***** TEXT SECTION *****

Runestone U 582 is a runestone formerly located by the church of Söderby-Karl, Norrtälje municipality, in the Roslagen area on the east coast of Sweden. It has been lost since some time before 1830. The runestone has been dated to the 11th century.

== Inscription ==
ᛒᛁᛅᚱᚾ᛫ᛅᚢᚴ᛫ᛁᚴᚢᛚᚠᚱᛁᚦ᛬ᚱᛅᛁᛋᛏᚢ᛫ᛋᛏᛅᛁᚾ᛬ᛅᚠᛏᛦ᛬ᚢᛏᚱᛁᚴ᛬ᛋᚢᚾ᛬ᛋᛅᛁᚾ᛬ᚼᛅᚾ᛬ᚢᛅᛦ᛫ᛏᚱᛁᛒᛁᚾ᛬ᚭ᛫ᚠᛁᚾ᛫ᛚᚭᚾᛏᛁ

biarn auk * ikulfriþ : raistu : stain : aftʀ : utrik : sun : sain * han * uaʀ : tribin : o * fin*lonti

Translation in old west Norse: Bjǫrn ok Ígulfríðr reistu stein eptir Ótrygg, son sinn. Hann var drepinn á Finnlandi.

Translation in English: Bjǫrn and Ígulfríðr raised the stone in memory of Ótryggr, their son. He was killed in Finland.

***** EXCERPTED DATA *****

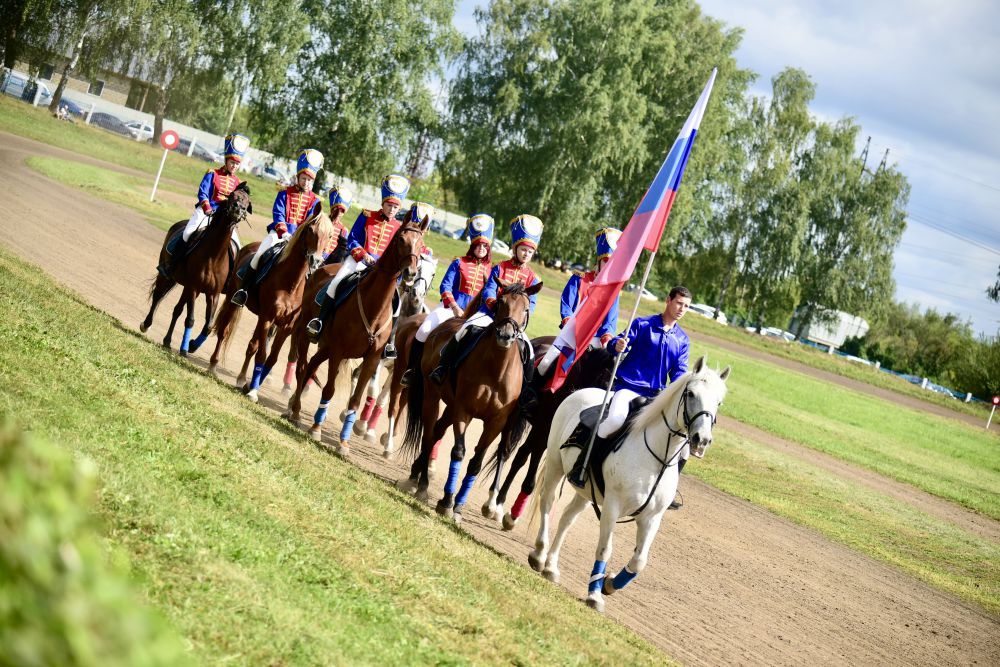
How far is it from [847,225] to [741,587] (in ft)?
199

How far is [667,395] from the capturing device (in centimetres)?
930

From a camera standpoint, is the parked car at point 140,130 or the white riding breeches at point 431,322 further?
the parked car at point 140,130

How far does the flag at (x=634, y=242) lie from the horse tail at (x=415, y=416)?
2.10 m

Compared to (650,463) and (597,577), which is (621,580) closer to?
(597,577)

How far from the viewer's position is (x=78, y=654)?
1824 mm

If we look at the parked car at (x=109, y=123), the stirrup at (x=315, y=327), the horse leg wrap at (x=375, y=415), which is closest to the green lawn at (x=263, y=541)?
the stirrup at (x=315, y=327)

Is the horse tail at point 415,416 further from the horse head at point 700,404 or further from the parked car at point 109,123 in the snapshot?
the parked car at point 109,123

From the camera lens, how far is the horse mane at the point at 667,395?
905 cm

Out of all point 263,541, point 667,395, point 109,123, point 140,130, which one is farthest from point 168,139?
point 109,123

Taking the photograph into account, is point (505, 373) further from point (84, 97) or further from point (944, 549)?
point (84, 97)

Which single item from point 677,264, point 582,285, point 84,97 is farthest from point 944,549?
Answer: point 84,97

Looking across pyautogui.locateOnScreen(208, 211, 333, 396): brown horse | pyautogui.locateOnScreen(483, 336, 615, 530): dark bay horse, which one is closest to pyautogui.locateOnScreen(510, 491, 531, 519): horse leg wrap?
pyautogui.locateOnScreen(483, 336, 615, 530): dark bay horse

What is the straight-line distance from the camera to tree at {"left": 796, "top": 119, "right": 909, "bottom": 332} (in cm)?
6625

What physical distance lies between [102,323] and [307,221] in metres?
2.86
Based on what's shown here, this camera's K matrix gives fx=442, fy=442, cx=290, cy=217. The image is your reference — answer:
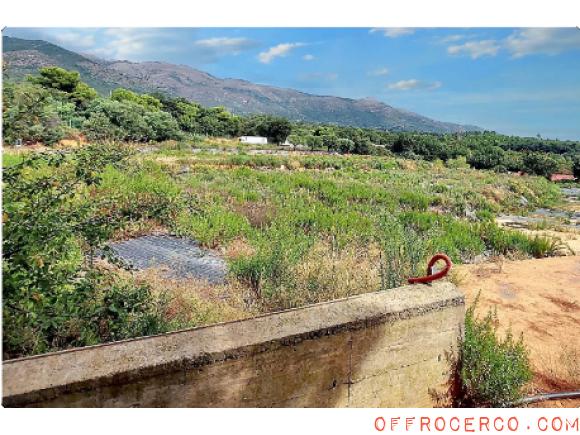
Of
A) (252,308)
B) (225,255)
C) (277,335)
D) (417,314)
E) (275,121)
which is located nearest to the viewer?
(277,335)

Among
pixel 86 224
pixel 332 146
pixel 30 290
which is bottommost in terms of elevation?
pixel 332 146

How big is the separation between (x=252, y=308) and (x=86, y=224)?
6.38ft

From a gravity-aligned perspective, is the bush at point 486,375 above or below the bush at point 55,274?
below

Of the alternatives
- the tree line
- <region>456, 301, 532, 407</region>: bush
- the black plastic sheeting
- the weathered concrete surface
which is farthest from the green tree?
the weathered concrete surface

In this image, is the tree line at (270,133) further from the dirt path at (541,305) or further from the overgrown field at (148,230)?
the dirt path at (541,305)

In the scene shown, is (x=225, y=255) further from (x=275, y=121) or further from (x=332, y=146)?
(x=275, y=121)

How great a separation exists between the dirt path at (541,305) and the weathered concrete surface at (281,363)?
139cm

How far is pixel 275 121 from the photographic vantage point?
179 feet

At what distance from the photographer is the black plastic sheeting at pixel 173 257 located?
591 centimetres

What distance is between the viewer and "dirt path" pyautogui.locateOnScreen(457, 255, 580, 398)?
383cm

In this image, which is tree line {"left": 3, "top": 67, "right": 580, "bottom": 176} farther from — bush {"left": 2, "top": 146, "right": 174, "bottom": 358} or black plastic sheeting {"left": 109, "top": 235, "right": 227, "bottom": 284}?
bush {"left": 2, "top": 146, "right": 174, "bottom": 358}

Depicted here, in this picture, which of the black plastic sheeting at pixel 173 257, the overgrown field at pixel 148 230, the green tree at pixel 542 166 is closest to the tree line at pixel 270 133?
the green tree at pixel 542 166

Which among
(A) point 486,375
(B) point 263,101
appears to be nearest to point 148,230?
(A) point 486,375

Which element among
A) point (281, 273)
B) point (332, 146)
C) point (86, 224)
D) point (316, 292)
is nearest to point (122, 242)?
point (281, 273)
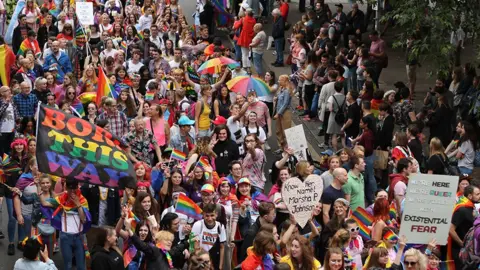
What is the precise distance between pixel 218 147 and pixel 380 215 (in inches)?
137

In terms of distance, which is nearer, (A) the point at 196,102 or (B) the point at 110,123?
(B) the point at 110,123

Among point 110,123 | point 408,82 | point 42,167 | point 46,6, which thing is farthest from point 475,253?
point 46,6

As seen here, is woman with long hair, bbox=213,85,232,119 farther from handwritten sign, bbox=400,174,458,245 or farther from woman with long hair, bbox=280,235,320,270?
woman with long hair, bbox=280,235,320,270

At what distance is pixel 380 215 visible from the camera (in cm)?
1357

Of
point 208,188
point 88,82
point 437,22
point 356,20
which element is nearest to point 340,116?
point 437,22

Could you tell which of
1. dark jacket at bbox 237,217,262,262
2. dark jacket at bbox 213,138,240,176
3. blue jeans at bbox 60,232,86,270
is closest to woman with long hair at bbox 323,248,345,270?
dark jacket at bbox 237,217,262,262

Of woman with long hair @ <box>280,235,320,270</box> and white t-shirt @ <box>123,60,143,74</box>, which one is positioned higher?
white t-shirt @ <box>123,60,143,74</box>

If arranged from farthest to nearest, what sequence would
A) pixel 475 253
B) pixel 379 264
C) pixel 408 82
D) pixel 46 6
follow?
pixel 46 6 < pixel 408 82 < pixel 475 253 < pixel 379 264

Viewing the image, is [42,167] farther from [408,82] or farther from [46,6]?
[46,6]

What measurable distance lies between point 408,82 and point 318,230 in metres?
11.7

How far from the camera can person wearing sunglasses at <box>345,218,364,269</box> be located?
41.2ft

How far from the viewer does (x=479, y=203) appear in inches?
539

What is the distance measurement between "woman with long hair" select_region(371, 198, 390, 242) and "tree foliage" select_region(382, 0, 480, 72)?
564cm

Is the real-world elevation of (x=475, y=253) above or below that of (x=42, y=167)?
below
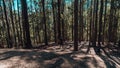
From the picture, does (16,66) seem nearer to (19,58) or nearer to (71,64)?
(19,58)

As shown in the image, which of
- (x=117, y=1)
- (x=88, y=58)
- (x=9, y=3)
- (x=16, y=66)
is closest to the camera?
(x=16, y=66)

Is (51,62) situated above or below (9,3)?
below

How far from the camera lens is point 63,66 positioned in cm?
743

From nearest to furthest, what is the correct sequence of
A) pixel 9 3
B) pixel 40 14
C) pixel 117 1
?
pixel 117 1, pixel 9 3, pixel 40 14

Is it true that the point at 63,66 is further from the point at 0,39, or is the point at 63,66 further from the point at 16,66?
the point at 0,39

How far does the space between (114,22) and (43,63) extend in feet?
91.9

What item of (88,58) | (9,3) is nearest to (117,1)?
(9,3)

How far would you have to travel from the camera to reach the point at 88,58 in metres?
8.73

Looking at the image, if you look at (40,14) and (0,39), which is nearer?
(0,39)

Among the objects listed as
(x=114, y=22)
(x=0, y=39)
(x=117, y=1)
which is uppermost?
(x=117, y=1)

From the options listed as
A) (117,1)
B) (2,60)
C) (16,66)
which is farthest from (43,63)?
(117,1)

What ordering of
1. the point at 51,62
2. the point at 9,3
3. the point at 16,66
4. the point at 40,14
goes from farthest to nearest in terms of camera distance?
the point at 40,14, the point at 9,3, the point at 51,62, the point at 16,66

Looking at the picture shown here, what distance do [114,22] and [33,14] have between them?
15436 mm

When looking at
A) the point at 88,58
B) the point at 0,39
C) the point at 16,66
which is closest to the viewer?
the point at 16,66
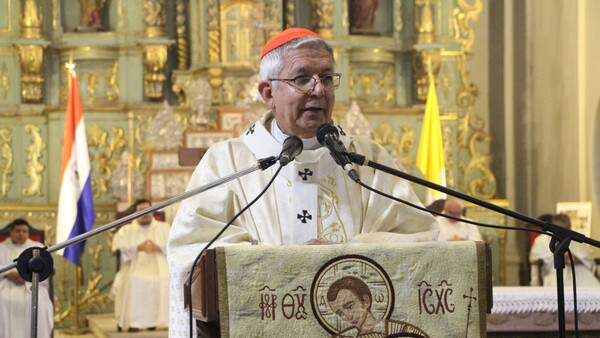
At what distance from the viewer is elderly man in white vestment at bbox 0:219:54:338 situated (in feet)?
37.6

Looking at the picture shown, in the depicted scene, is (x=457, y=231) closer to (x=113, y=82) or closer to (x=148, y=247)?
(x=148, y=247)

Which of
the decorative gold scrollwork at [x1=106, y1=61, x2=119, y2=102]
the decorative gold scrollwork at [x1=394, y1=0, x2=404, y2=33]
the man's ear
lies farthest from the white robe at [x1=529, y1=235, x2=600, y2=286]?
the man's ear

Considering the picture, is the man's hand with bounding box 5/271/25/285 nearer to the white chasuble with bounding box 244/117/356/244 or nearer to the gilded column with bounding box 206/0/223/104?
the gilded column with bounding box 206/0/223/104

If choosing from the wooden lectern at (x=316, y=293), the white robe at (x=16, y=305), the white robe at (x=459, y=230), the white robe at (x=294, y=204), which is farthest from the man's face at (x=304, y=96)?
the white robe at (x=459, y=230)

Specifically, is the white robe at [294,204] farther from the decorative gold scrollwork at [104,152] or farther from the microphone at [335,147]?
the decorative gold scrollwork at [104,152]

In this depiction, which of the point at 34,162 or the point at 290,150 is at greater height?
the point at 290,150

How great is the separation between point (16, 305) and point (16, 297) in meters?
0.08

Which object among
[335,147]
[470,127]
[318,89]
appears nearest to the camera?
[335,147]

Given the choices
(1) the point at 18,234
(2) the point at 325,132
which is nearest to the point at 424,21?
(1) the point at 18,234

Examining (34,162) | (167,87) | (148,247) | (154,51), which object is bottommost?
(148,247)

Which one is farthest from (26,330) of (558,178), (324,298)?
(324,298)

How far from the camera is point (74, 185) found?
12195mm

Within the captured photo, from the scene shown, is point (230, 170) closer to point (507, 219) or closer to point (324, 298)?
point (324, 298)

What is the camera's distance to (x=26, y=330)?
11586mm
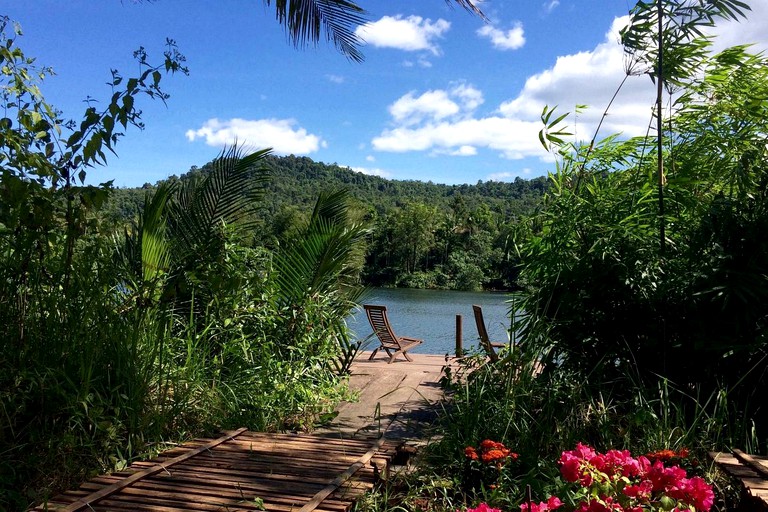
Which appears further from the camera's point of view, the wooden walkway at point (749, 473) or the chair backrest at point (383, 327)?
the chair backrest at point (383, 327)

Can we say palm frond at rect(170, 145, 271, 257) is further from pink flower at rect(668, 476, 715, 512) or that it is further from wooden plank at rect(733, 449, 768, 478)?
pink flower at rect(668, 476, 715, 512)

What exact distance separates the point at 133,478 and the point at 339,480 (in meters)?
0.87

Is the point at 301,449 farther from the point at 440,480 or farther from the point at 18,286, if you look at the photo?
the point at 18,286

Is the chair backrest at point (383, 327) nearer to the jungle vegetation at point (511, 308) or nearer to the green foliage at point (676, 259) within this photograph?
the jungle vegetation at point (511, 308)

*****

> _YOUR OBJECTIVE_
Which personal names appear in the English translation in the runestone text? Rely only on the runestone text for your answers.

> _YOUR RESPONSE_
Bjǫrn, Ígulfríðr, Ótryggr